Looking back, the real point of the exercise was not to produce little metal parallel-bar clamps with unnecessarily perfect surfaces, but to ingrain in students an ability to use metalworking tools correctly and accurately. To this day I appreciate the respect for proper and precise tool use Mr. Meyers instilled in his students through this activity.

In contrast to their introductory year, Metals 2 students engaged in a mass production-type project, where parts fabrication and assembly were as similar as possible to an actual factory setting. Mr.
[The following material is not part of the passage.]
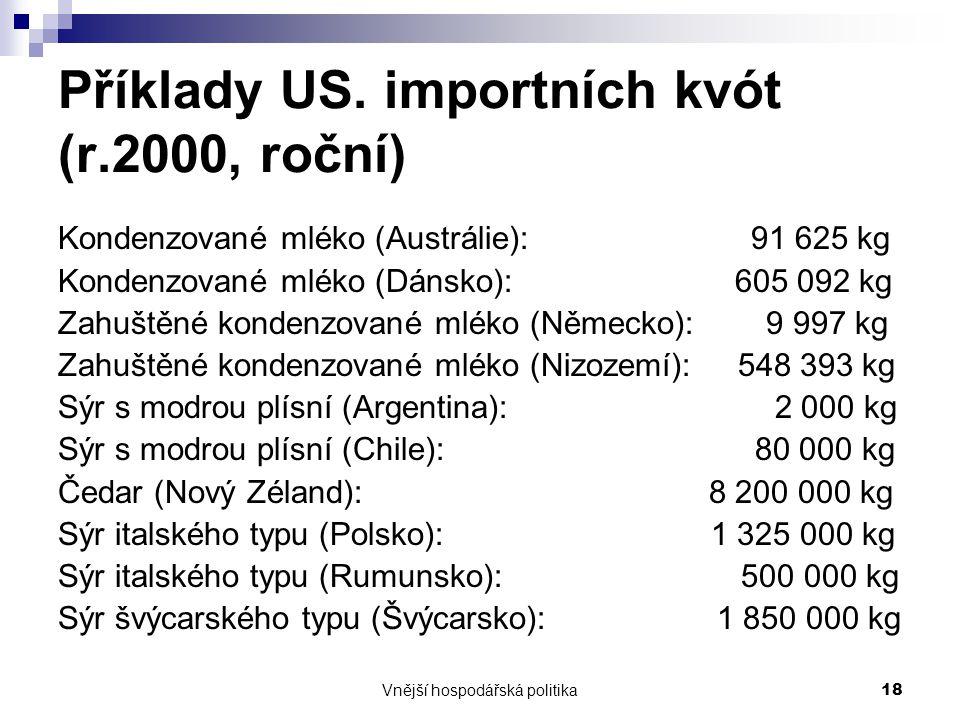 Příklady US. importních kvót (r.2000, roční)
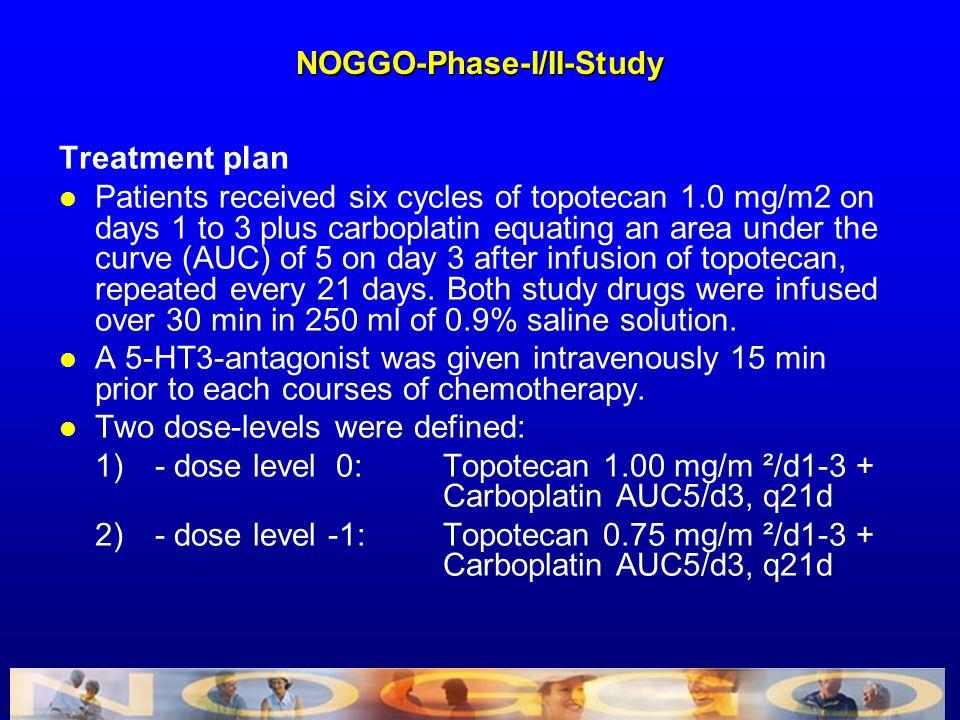 NOGGO-Phase-I/II-Study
Meyers ingeniously created production-type tooling that allowed students to efficiently fabricate extended runs of individual parts, then after all the various parts were produced, assemble them into finished products.

This not only provided some nice items for all of the class members to take home but also gave them an applied knowledge of the design, manufacture and assembly tasks common in industry at the time. Second-year metals students also had numerous opportunities to learn of and operate the shop’s machine tools.

In addition to two years of metal shop, I completed two years of technical drawing with teacher Cyril Lipaj. Year one consisted of what was commonly known as mechanical drawing, learning how to use various forms of drafting devices to produce increasingly complicated and detailed paper and pencil technical drawings. Mr. Lipaj taught the techniques and accepted conventions required to produce recognizable and acceptable technical drawings.

Year two, Architectural Drawing, found Mr. Lipaj providing instruction in how to prepare drawings and plans describing home construction processes. In addition to teaching how to produce detailed architectural drawings and floor plans, Mr. Lipaj provided valuable insight into a variety of construction techniques. All drawings were generated by hand. Back then, we had no access to computers with Computer Aided Drafting programs.

While technology education now appears to be much more advanced, my experiences in Mr. Meyers’ and Mr. Lipaj’s classes have proven to be very useful throughout my life.

Dan Hirschfeld

I'm a longtime resident of the Bay Village and Westlake area (Bay 1965 to 1977, then Westlake since) who has always enjoyed living here while seeing lots of change over the years.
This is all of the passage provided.